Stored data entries
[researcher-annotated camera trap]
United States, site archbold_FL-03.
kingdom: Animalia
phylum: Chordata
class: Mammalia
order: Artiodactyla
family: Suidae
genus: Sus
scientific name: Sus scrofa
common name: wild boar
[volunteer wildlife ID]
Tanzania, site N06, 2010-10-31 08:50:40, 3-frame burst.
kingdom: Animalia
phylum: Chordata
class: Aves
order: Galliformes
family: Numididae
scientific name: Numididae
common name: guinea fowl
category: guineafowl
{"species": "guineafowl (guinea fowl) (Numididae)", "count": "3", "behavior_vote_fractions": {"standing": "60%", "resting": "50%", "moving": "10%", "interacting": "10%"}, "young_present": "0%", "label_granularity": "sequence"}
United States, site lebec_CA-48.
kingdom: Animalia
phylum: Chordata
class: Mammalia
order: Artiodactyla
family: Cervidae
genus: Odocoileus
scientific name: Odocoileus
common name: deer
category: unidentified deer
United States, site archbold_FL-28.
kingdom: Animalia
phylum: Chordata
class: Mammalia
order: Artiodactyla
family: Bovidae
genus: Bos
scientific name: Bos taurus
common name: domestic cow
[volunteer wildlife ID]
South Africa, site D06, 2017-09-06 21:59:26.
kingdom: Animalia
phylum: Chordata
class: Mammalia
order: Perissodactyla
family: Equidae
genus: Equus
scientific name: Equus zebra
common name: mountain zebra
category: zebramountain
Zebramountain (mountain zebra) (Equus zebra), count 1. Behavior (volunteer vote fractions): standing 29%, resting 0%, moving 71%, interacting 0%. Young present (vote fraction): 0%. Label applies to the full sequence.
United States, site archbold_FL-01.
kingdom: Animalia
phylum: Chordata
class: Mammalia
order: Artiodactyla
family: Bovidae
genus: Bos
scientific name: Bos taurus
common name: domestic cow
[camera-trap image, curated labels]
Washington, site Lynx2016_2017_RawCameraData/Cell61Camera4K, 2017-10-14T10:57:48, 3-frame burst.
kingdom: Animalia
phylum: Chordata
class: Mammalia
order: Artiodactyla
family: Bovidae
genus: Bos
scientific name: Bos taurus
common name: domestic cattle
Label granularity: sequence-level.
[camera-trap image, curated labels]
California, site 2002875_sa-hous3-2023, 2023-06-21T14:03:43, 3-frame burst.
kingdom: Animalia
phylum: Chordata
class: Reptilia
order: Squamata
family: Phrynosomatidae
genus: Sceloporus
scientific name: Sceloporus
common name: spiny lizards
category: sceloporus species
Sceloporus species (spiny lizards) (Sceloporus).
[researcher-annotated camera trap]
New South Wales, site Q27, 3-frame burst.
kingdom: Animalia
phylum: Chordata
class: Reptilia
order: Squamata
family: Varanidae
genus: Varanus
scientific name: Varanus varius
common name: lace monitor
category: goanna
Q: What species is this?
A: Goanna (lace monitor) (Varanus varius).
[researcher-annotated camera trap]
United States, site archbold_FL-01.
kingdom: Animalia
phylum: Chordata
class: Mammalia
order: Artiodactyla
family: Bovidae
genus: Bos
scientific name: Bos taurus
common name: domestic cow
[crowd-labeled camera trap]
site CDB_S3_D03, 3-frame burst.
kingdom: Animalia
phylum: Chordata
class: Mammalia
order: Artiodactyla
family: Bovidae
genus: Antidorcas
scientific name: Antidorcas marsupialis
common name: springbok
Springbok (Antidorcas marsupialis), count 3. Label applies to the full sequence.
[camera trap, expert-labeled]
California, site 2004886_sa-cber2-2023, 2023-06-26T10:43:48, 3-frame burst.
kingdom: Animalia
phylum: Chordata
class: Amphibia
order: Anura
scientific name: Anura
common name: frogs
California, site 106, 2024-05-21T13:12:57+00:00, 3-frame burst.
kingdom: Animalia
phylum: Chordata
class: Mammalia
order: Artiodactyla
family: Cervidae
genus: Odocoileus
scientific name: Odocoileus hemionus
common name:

Exercise details: Reply with one number, the count of lines in the records that include the word "Odocoileus".

Finished task: 4